BILL MOYERS: What did you see with your own eyes when you went there?

RICHARD GOLDSTONE: Well, I saw the destruction of the only flour-producing factory in Gaza. I saw fields plowed up by Israeli tank bulldozers. I saw chicken farms, for egg production, completely destroyed. Tens of thousands of chickens killed. I met with families who lost their loved ones in homes in which they were seeking shelter from the Israeli ground forces. I had to have the very emotional and difficult interviews with fathers whose little daughters were killed, whose family were killed. One family, over 21 members, killed by Israeli mortars. So, it was a very difficult investigation, which will give me nightmares for the rest of my life.

Any decent human being would react with horror and disgust at such a report and demand a full investigation and accountability.  But the members of Congress in both parties — predictably — are doing the opposite:  they’re condemning the report itself, demonizing those who prepared it, and demanding that investigations be suppressed.  As Levy says, why would Israel ever feel constrained to stop any of its behavior when it knows that the U.S. Government is unwilling and/or unable to do anything but subserviently cheer it on?

Just to underscore how permissive Israeli political debates are as compared to the U.S., consider the recent actions of the often admirable J Street, which is supposed to be devoted to challenging the AIPAC-imposed orthodoxies of U.S. policy towards Israel. In his rather cringe-inducing attempt to convince The Atlantic‘s Jeffrey Goldberg of his Seriousness credentials, J Street Executive Director Jeremy Ben-Ami dutifully affirmed to Goldberg numerous requisite "pro-Israel" claims — among other things, equating Walt/Mearsheimer with anti-semites and categorically opposing any use of America’s military aid package to induce changes in Israeli behavior.  As Andrew Sullivan correctly observed about that:

What’s interesting here is that J-Street’s head insists that the only serious lever the US has over Israel should be taken off the table before any deal is even negotiated. This is the lefty, peacenik, goddamned hippie position! Military aid, mind you, is already formally illegal because of Israel’s secret nuclear bomb program (which no American president can, you know, mention), but is retained because, well, because it would never be repealed by the Congress. And so Netanyahu knows he can do anything he wants without any real blowback from the US. And he has about as much interest in a two-state solution as I have in marrying a woman.
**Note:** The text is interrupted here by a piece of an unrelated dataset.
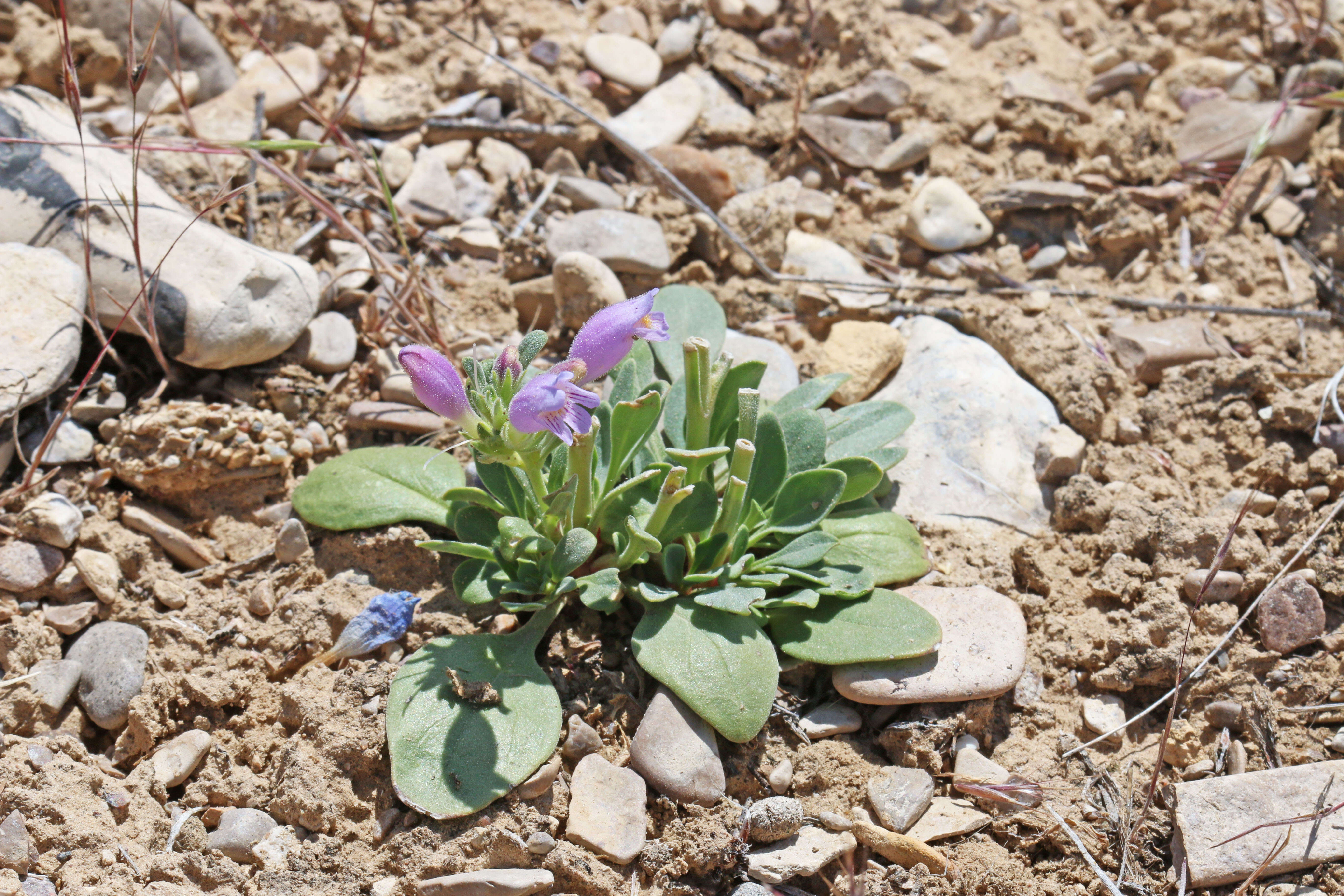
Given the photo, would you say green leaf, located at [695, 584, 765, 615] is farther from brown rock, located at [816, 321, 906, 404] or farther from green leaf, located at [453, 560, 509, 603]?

This leaves the US with no leverage over a central party in critical discussions which indeed affect the national security of Americans. In what other case does that apply?

J Street even recently issued a rather mealy-mouthed statement on the Congressional Resolution to condemn the Goldstone Report.  I have almost nothing but good things to say about J Street — they are fighting a difficult and largely noble battle — but the fact that not even this group, devoted to orthodoxy-busting, is willing to get anywhere near what Gideon Levy advocates illustrates how constricted American debates over Israel continue to be compared to Israel’s.

As this highly revealing exchange between Hillary Clinton and Pakistani journalists over the meaning of "terrorism" reflects, nothing destroys our efforts to improve our image in the Muslim world as these blatant double standards do (blatant, that is, to virtually everyone outside of the U.S. and much of Western Europe).  Even Iran’s dissident leaders point to America’s double standards on Israel to justify their own government’s conduct.  It’s so obvious as to require no explanation that we cannot and will not be taken seriously in our campaigns against "terrorism" and "war crimes" when we are not only willing, but eager, to exempt ourselves and Israel from those sermons.  But after some initial, impressive steps from Obama, we are continuing to do that as much as ever, probably to Israel’s detriment and certainly to our own.